=== Task brief ===
Answer these questions from the book review below.
1. What is the book's subtitle?
2. Which organization is Mike Lewis Executive Director of?
3. How many guiding principles do the case studies illustrate?

The subtitle of the book says it all: "Cooperative transitions to a steady-state economy". The book is full of practical self-help bottom up techniques for building a sustainable society.

Compelling evidence for action is presented. These arise from excessive exploitation of the environment, global warming and a financial system that has proved to be neither self-regulating nor capable of reliable regulation.

"Five exit ramps" are identified for transitioning to a sustainable society. 1. Resiliency: Strengthening our capacity to adapt, 2. Reclaiming the commons, 3. Reinventing democracy, 4. Constructing a social solidarity economy, and 5. Pricing as if people and the planet mattered.

Although not stated, the book may prove to be even more valuable as an intellectual guide on how to rebuild society after an almighty financial crash. A crash far greater than the Great Depression 85 years ago is now appearing inevitable. It will be far greater because the Great Depression was not created by excessive private and/or Sovereign debt as exists today. A crash is inevitable, because Sovereign debt has become unsustainable. It has created a fiscal cliff in the US and in Europe it denies Sovereign bailouts of over leveraged banks.

Few have noticed that going in to debt financed the golden age of economic growth over the last half century in leading industrialised nations. This source of economic growth is longer available. In addition, economic growth is inhibited in over 20 of the advanced industrialised economies whose populations are now decreasing.

Without immigration, ghost suburbs will spread from Japan to Europe. It is not just a double whammy of: No more growth financed by debt, and Decreasing populations. But a triple whammy with people living longer and becoming more dependent upon welfare as the number of taxpayers to support them shrinks. Resilience will become the imperative!

This triple whammy may in the longer run sustain humanity by forcing de-growth on society. It could force the highway to the future to terminate in the five exit ramps described in the book. Instead of being exit ramps the examples and ideas presented in the book could become entry ramps to a more equitable, efficient, democratic, convivial and ecologically sustainable society.

Both Mike Lewis and Pat Conaty have extensive experience as community activists, leaders and change agents. Mike is Executive Director of the Canadian Centre for Community Renewal and Pat Conaty is Fellow of the leading UK think and do tank, The New Economics Foundation. Together they have unmatched practical experience and authority in initiating and leading social transitioning processes in the industrialized world.

Drawing on their working experience, contacts and research the authors provide a rich compilation of case studies on how local communities can begin the transition process to a steady state economy. These are used to illustrate their seven guiding principles for leaders and followers to transform society.

The authors first outline how corporations and banks evolved to become too: big, powerful, unaccountable, perverted, and unsustainable. Working alternatives are described based on human scale cooperative and mutual arrangements. These create exit/entry ramps to allow both common wealth and power to be more equitably shared to enrich democracy and build sustainable communities. Prosperity without growth becomes more practical.

The rich variety of working examples illustrates transitions in values, social structures and operations of social institutions. The transitions are an outcome of the seven principles of reliance: Diversity, Modularity, Social capital, Innovation, Overlap, Tight feedback loops, and Ecosystem services. Using somewhat different words, biologist would recognize that these principles described the architecture of life. In this way evolutionary processes provide a compelling endorsement for the book.

=== Dataset extract ===
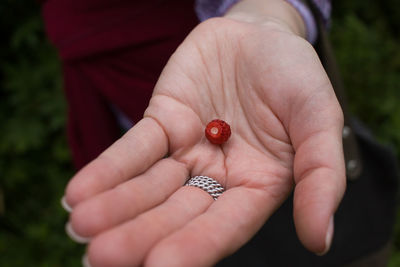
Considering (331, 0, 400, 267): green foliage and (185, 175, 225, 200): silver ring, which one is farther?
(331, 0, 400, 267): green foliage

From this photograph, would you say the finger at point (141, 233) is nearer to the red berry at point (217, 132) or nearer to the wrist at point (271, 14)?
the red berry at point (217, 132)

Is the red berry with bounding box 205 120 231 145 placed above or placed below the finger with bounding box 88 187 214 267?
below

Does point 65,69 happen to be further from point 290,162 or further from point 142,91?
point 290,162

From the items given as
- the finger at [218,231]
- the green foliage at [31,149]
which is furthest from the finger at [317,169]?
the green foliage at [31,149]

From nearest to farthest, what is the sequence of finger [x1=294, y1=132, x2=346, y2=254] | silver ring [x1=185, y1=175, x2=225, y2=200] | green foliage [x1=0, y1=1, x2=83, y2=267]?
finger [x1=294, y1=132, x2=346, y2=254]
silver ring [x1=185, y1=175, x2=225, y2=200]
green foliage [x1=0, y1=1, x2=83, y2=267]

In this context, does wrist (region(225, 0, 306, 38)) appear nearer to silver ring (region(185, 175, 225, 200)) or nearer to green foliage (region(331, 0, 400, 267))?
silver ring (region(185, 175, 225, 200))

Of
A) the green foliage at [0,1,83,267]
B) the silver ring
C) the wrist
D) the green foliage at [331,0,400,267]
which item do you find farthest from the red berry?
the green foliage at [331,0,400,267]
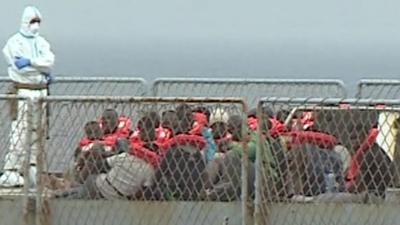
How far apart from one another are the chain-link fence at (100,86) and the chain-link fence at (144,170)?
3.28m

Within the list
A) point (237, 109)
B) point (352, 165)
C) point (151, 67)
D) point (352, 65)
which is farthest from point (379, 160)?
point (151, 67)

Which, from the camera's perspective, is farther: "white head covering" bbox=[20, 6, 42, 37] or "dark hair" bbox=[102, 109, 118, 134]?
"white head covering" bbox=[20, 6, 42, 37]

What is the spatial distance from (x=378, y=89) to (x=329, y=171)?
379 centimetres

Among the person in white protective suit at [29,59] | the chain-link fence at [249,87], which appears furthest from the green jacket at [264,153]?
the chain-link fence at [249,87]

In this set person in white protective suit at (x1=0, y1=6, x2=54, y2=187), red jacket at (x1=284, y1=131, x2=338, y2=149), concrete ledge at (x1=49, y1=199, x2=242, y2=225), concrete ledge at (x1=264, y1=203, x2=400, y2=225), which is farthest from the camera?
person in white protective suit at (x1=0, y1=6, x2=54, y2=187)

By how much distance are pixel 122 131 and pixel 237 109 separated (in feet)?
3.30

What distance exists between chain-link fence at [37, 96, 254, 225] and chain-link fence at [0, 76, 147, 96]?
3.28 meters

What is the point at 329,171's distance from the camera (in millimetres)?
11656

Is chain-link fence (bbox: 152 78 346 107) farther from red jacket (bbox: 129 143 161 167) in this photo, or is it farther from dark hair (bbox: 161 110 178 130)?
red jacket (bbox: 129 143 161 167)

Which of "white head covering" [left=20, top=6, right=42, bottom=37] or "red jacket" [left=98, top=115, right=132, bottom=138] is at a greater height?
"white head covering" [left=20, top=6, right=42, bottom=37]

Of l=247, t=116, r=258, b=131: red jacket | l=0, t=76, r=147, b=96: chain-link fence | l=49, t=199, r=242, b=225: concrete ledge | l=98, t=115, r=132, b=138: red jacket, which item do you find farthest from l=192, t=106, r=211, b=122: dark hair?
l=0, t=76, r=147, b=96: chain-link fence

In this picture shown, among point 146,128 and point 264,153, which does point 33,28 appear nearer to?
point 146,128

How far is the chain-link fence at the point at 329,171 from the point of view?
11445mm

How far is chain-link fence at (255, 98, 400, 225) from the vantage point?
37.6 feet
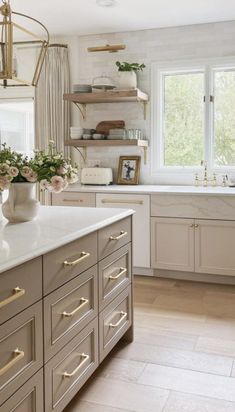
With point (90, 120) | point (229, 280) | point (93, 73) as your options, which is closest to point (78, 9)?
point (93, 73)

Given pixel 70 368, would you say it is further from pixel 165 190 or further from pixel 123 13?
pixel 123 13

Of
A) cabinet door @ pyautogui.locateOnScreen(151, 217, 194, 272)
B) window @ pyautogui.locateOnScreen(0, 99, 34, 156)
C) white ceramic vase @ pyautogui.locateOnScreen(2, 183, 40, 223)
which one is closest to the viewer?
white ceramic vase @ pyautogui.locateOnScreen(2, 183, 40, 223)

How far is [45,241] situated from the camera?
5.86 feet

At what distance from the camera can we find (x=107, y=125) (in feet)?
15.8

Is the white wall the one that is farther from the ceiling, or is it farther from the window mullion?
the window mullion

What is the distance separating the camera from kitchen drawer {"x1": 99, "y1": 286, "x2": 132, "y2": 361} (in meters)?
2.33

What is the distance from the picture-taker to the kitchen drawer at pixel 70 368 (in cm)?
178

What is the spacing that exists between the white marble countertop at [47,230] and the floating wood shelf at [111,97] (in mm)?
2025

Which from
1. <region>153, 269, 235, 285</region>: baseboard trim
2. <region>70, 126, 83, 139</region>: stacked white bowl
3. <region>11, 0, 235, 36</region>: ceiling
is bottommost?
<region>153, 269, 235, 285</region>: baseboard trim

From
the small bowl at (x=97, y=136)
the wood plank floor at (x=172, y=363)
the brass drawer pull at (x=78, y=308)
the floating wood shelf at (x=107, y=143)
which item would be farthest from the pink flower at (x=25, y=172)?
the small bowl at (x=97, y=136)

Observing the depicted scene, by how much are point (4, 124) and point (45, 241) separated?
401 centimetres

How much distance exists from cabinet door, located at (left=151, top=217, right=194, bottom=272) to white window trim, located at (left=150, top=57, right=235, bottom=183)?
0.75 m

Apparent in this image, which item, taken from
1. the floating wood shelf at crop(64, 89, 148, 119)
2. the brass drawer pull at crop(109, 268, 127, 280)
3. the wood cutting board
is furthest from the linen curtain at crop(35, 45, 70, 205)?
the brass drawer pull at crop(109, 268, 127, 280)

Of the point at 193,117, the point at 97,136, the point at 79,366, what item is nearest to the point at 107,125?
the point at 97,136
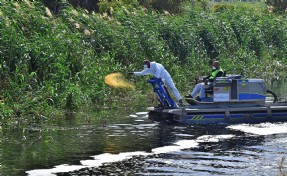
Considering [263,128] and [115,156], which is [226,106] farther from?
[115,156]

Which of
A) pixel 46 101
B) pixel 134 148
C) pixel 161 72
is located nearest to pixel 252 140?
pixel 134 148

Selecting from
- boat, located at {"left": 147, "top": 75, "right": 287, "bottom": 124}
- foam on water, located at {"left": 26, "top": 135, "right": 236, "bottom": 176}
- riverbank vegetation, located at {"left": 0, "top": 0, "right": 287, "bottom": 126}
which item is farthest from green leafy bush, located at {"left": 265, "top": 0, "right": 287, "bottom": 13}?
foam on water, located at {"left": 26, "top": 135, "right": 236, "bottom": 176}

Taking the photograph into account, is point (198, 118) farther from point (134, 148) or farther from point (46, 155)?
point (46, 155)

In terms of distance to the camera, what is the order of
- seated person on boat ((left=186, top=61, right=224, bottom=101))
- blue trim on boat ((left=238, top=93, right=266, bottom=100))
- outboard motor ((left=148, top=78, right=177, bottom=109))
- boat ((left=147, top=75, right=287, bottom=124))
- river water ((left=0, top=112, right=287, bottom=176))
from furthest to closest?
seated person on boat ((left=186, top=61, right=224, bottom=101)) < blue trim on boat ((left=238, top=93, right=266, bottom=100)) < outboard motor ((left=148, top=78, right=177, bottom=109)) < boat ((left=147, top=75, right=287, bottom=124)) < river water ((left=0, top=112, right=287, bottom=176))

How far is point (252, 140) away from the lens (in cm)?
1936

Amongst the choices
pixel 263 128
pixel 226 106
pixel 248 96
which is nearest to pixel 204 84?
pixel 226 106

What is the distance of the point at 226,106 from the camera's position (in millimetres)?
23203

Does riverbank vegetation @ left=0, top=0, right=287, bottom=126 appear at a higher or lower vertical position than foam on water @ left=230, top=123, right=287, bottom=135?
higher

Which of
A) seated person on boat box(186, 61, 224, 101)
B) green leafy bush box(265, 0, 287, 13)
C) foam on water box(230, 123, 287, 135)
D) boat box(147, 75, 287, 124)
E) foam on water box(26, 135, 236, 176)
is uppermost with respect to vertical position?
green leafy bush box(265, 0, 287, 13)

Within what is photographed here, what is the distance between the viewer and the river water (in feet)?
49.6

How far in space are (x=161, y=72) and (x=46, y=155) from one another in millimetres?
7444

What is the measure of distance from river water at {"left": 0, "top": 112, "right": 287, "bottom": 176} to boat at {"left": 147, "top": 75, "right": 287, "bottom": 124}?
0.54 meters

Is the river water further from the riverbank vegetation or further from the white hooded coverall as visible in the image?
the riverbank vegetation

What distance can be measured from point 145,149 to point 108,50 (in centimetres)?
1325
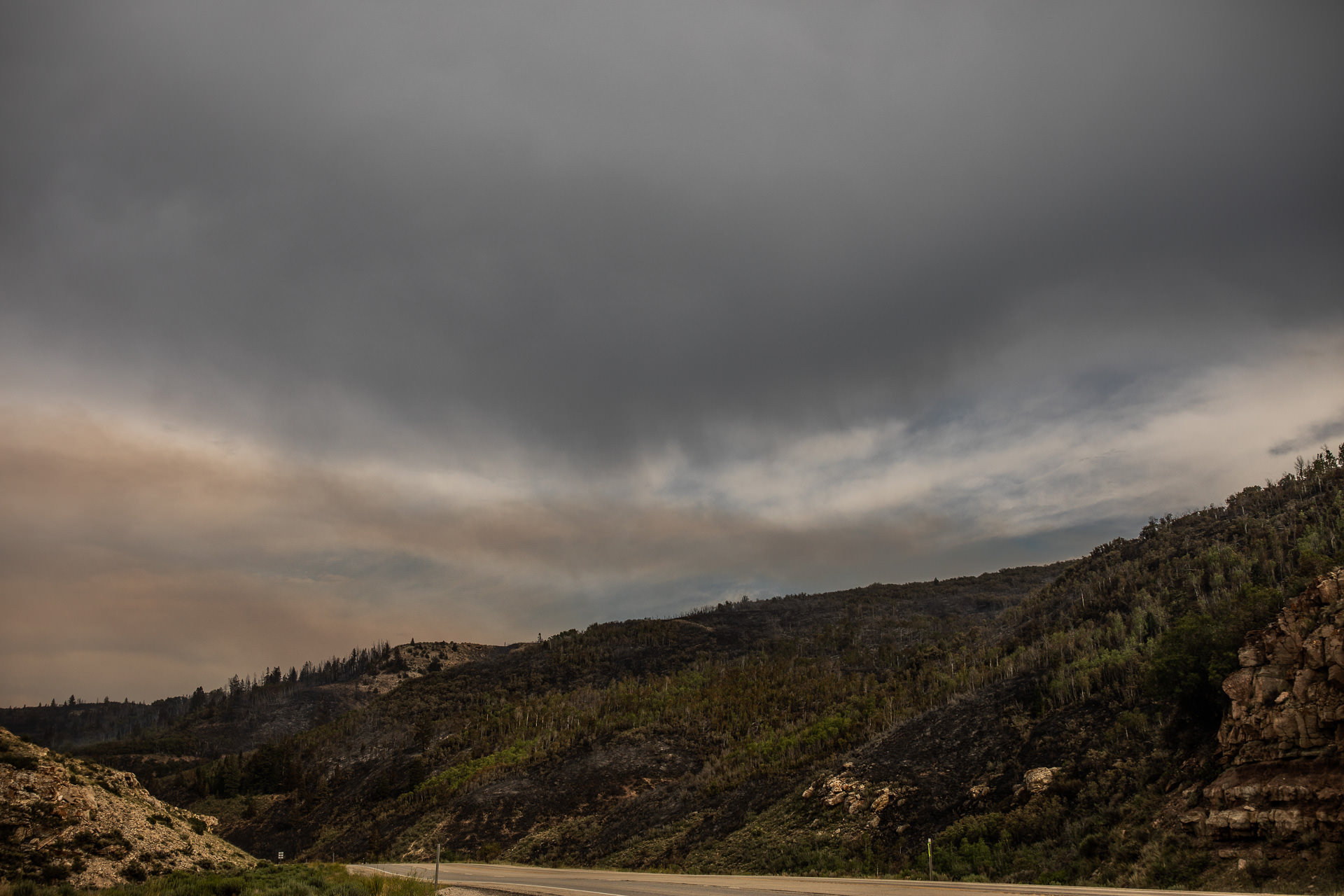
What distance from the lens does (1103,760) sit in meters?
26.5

=== Exercise response ===
1. Cooperative transitions to a steady-state economy
2. The Canadian Centre for Community Renewal
3. Seven